The first step, data collection, involves an array of different analysis techniques to examine different aspects of application performance. Typically, a code is deemed optimal if it approaches the peak numerical throughput of the processor; this implies that only an algorithmic change could further improve performance.

In this paper, we address optimization of HPC applications, specifically CPU- and memory-bound ones. We describe a semi-automated methodology to analyze performance and guide the optimization process. Both static analysis (with MAQAO and visual inspection) and dynamic analysis (of memory access patterns) of the code are performed. Information from these analyses guides us to the regions of code furthest from peak performance. Using this information, we introduce a new approach to identify the



Figure 1. Methodology diagram

specific set of instructions that are responsible for increased computation latency: decremental analysis (DECAN). DECAN involves systematically changing instructions' behavior in a particular region to identify the runtime contribution of each instruction or set of instructions. DECAN is useful in those cases where the static and dynamic analyses do not give enough information about the program's behavior.

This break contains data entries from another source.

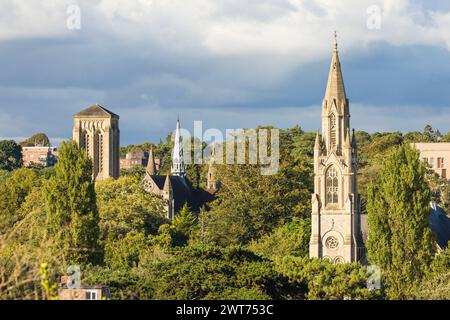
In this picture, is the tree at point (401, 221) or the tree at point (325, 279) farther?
the tree at point (401, 221)

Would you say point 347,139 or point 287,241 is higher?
point 347,139

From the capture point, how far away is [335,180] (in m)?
74.9

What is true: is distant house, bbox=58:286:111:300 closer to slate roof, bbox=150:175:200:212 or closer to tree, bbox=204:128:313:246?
tree, bbox=204:128:313:246

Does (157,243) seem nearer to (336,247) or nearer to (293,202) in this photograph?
(336,247)

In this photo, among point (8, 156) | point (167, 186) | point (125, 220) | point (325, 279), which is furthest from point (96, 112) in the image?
point (325, 279)

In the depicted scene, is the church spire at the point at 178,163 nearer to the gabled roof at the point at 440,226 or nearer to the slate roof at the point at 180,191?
the slate roof at the point at 180,191

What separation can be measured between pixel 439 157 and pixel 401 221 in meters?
61.4

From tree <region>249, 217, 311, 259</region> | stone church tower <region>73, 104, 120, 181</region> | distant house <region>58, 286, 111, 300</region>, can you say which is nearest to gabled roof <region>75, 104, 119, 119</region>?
stone church tower <region>73, 104, 120, 181</region>

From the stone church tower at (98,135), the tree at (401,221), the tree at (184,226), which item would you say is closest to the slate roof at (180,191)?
the tree at (184,226)

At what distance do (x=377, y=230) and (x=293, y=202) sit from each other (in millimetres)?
21184

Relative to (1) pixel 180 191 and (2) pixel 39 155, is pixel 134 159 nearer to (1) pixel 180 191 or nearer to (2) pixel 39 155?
(2) pixel 39 155

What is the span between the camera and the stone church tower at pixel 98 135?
477 ft

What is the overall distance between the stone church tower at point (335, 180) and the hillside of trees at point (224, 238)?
5.94 ft

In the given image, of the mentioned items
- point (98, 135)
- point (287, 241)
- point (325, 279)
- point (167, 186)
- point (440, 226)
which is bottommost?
point (325, 279)
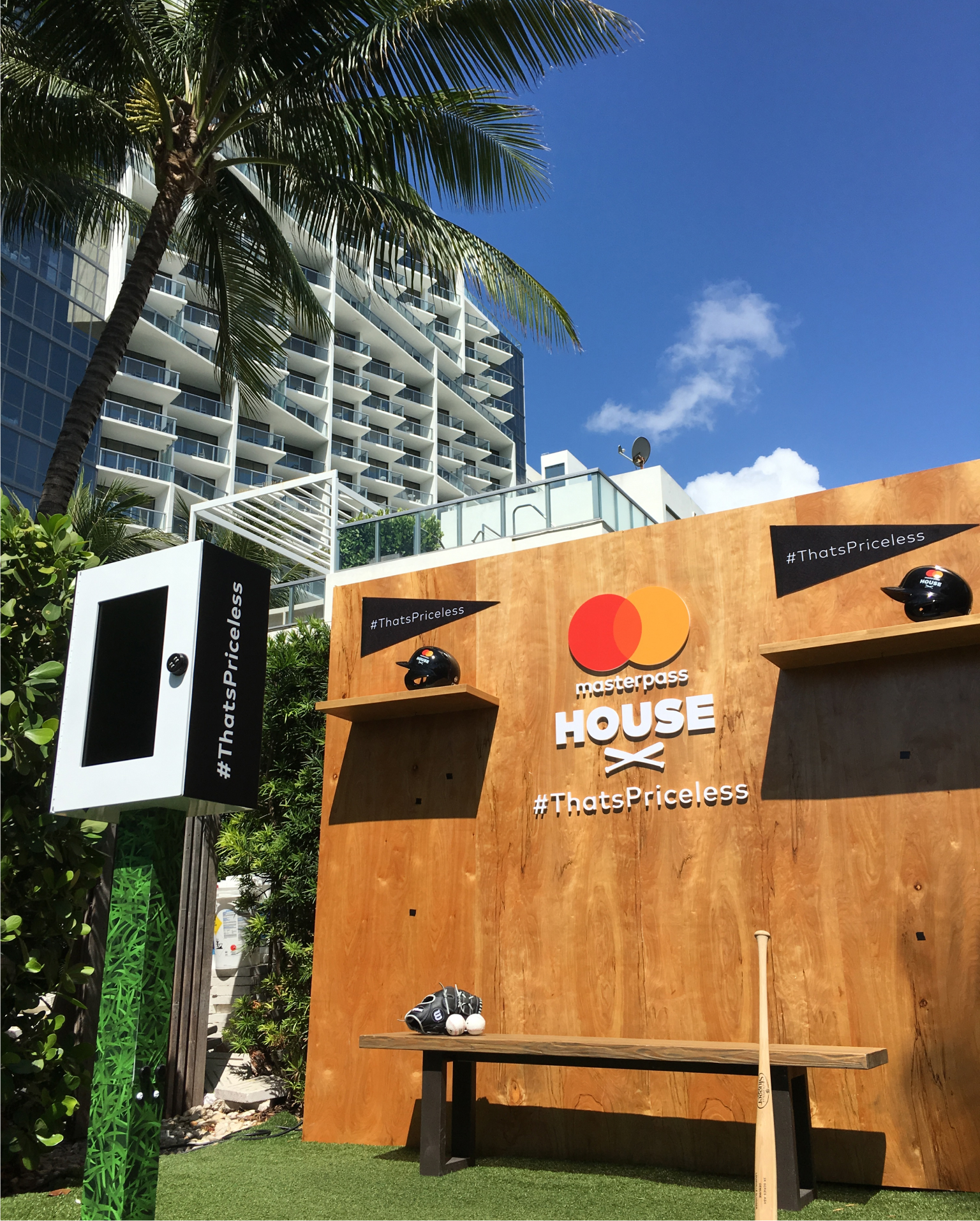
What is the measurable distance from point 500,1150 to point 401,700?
2.44m

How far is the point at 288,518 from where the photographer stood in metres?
14.0

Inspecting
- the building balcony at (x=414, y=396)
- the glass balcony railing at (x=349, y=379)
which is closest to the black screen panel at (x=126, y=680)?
the glass balcony railing at (x=349, y=379)

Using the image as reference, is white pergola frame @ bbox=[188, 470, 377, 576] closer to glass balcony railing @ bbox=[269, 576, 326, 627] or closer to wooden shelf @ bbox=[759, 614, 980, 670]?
glass balcony railing @ bbox=[269, 576, 326, 627]

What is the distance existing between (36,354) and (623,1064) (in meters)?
27.4

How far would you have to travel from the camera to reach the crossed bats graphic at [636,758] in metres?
5.09

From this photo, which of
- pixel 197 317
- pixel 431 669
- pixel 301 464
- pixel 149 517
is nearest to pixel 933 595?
pixel 431 669

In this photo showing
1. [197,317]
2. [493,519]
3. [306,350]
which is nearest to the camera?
[493,519]

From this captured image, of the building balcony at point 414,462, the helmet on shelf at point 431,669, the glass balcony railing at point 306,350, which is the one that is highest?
the glass balcony railing at point 306,350

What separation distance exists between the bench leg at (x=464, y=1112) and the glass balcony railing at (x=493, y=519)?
7108 millimetres

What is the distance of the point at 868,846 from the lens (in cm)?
442

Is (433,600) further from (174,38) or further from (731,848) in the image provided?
(174,38)

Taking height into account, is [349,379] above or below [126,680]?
above

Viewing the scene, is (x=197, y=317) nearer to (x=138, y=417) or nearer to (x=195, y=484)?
(x=138, y=417)

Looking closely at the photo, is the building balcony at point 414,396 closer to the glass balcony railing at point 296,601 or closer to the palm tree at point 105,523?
the palm tree at point 105,523
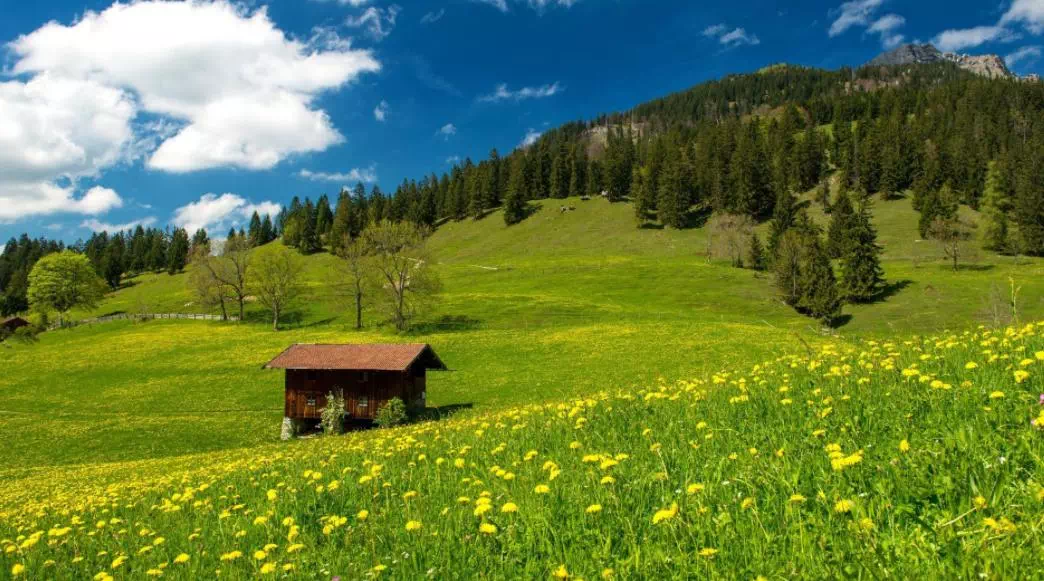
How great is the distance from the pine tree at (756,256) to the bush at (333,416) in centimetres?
9352

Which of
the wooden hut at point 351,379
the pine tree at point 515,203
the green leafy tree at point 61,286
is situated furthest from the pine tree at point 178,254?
the wooden hut at point 351,379

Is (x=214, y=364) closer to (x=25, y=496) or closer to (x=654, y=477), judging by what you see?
(x=25, y=496)

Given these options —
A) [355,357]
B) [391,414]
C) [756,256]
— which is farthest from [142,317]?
[756,256]

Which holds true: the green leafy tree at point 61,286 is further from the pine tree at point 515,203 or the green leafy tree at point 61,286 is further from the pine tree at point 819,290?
the pine tree at point 819,290

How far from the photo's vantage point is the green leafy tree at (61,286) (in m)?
108

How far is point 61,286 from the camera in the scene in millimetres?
108188

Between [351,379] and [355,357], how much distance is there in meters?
1.64

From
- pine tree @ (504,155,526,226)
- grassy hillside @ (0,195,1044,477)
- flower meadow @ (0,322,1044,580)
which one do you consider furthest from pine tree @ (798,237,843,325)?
pine tree @ (504,155,526,226)

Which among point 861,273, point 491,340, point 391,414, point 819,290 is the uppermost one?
point 861,273

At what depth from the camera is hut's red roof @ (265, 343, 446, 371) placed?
130 feet

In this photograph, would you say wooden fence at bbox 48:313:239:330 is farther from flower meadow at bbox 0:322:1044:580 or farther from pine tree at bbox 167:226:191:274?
flower meadow at bbox 0:322:1044:580

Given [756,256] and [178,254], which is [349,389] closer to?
[756,256]

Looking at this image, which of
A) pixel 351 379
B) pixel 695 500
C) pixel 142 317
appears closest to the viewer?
pixel 695 500

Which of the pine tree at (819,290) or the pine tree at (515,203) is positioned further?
the pine tree at (515,203)
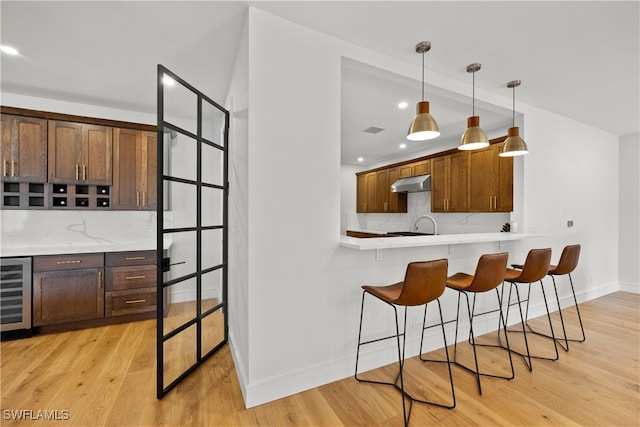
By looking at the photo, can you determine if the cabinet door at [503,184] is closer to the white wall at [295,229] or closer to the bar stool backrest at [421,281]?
the white wall at [295,229]

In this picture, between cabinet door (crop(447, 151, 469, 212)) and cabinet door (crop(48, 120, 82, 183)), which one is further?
cabinet door (crop(447, 151, 469, 212))

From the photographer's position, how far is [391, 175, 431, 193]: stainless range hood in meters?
5.14

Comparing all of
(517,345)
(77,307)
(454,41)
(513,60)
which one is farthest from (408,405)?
(77,307)

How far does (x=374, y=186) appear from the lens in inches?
265

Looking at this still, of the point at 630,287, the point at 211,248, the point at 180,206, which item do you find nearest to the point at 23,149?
the point at 180,206

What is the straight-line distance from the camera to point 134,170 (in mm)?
3639

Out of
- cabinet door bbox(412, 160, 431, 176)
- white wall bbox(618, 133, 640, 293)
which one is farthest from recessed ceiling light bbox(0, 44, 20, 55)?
white wall bbox(618, 133, 640, 293)

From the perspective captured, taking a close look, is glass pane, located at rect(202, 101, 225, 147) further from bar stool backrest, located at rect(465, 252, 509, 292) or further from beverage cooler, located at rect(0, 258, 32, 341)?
bar stool backrest, located at rect(465, 252, 509, 292)

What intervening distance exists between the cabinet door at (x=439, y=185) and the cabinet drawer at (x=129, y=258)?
439cm

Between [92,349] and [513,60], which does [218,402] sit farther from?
[513,60]

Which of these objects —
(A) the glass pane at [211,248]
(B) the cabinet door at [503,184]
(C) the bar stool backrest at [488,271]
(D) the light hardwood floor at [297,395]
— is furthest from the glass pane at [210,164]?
(B) the cabinet door at [503,184]

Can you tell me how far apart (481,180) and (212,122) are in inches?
156

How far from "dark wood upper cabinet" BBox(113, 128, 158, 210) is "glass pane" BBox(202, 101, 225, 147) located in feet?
2.32

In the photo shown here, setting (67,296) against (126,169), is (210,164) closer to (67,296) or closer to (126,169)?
(126,169)
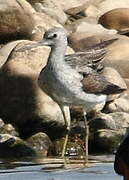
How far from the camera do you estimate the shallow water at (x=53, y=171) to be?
9086 millimetres

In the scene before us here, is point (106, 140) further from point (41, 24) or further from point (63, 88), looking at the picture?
point (41, 24)

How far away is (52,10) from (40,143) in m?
11.1

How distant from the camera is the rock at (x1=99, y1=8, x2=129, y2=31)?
22766 millimetres

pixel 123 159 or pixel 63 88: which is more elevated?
pixel 63 88

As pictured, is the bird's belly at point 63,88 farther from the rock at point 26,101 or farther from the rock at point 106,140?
the rock at point 106,140

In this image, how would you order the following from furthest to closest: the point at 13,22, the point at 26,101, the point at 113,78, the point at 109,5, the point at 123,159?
the point at 109,5 → the point at 13,22 → the point at 113,78 → the point at 26,101 → the point at 123,159

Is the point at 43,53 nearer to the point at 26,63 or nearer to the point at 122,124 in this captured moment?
the point at 26,63

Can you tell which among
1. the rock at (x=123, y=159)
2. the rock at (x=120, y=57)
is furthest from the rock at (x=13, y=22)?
the rock at (x=123, y=159)

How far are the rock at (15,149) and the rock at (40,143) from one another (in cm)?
16

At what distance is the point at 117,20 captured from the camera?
74.9 feet

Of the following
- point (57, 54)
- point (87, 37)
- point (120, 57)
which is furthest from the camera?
point (87, 37)

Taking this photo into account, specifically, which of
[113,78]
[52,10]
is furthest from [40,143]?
[52,10]

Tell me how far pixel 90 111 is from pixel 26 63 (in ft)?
4.58

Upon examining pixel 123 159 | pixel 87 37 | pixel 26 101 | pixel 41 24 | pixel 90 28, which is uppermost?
pixel 90 28
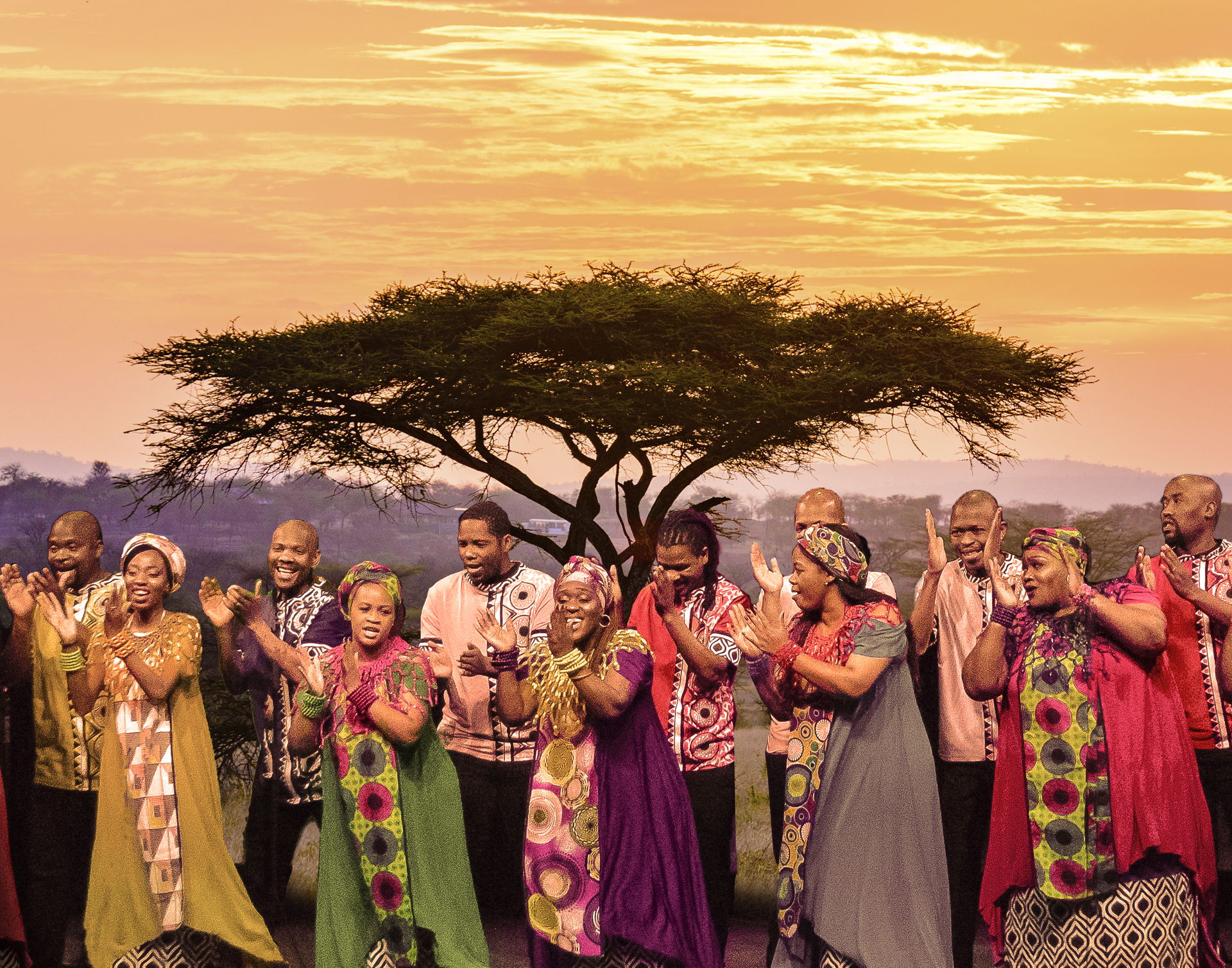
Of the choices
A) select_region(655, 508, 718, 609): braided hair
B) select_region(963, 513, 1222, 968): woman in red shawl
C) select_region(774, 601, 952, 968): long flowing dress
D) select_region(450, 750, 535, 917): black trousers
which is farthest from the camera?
select_region(450, 750, 535, 917): black trousers

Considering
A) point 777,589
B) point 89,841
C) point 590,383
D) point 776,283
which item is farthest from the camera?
point 776,283

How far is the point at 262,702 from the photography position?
7898mm

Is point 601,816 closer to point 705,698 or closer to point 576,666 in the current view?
point 576,666

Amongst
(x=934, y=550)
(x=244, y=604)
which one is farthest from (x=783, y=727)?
(x=244, y=604)

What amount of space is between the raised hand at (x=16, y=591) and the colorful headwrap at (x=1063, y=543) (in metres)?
4.56

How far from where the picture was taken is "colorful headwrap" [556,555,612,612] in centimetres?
616

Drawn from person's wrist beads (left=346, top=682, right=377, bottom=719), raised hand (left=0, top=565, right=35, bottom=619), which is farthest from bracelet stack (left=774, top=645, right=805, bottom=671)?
raised hand (left=0, top=565, right=35, bottom=619)

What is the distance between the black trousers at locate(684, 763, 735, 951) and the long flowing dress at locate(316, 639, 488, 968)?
3.88 feet

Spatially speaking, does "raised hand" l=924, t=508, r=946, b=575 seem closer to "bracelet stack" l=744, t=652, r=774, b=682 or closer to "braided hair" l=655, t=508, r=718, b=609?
"braided hair" l=655, t=508, r=718, b=609

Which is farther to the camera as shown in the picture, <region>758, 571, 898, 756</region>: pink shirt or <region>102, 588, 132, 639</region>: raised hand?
<region>758, 571, 898, 756</region>: pink shirt

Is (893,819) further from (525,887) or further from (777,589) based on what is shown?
(525,887)

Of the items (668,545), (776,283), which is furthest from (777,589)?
(776,283)

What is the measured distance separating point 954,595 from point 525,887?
287 cm

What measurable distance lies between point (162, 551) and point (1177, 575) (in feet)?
15.7
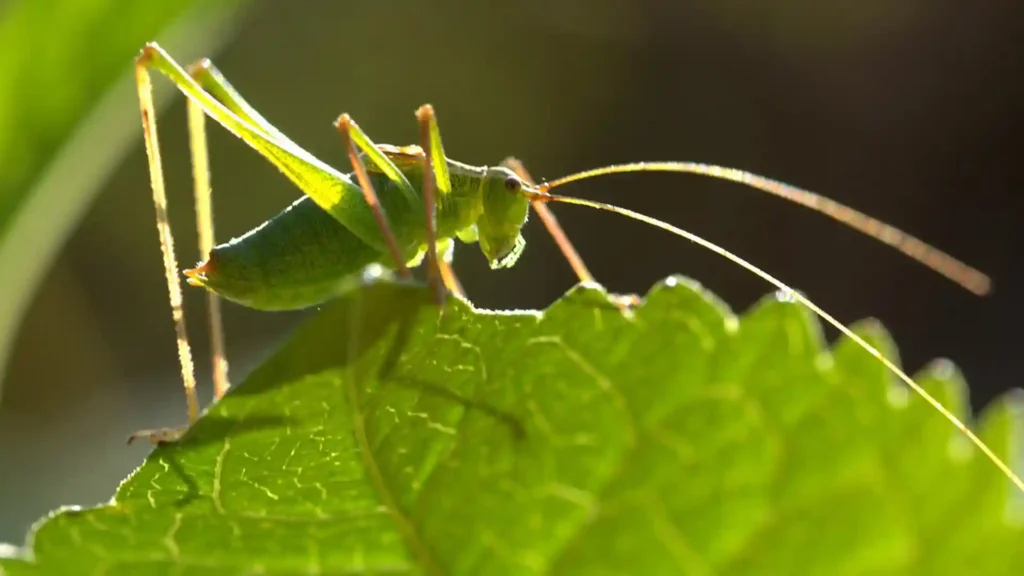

This methodology has been applied to several industrial HPC codes, among them ITRLSOL (ITeRative Linear SOLver) from Dassault-Aviation, which is presented in this paper and where we achieved a speedup of nearly 2.5.

Section 2 presents the tools and techniques in our analysis approach. Section 3 describes a case study (ITRLSOL) on which our methodology was applied leading to significant performance improvements. Section 4 discusses other approaches to performance tuning. Finally, Section 5 concludes.

#### 2. Toward a better evaluation process

This section provides a high-level description of each step of the methodology. Figure 1 shows a flow diagram of the process with the following performance analysis techniques being intended to identify the root cause of a performance bottleneck. It is assumed that the targets of optimization are significant contributors to program execution time as reported by tools such as gprof [7] or Intel PTU [1].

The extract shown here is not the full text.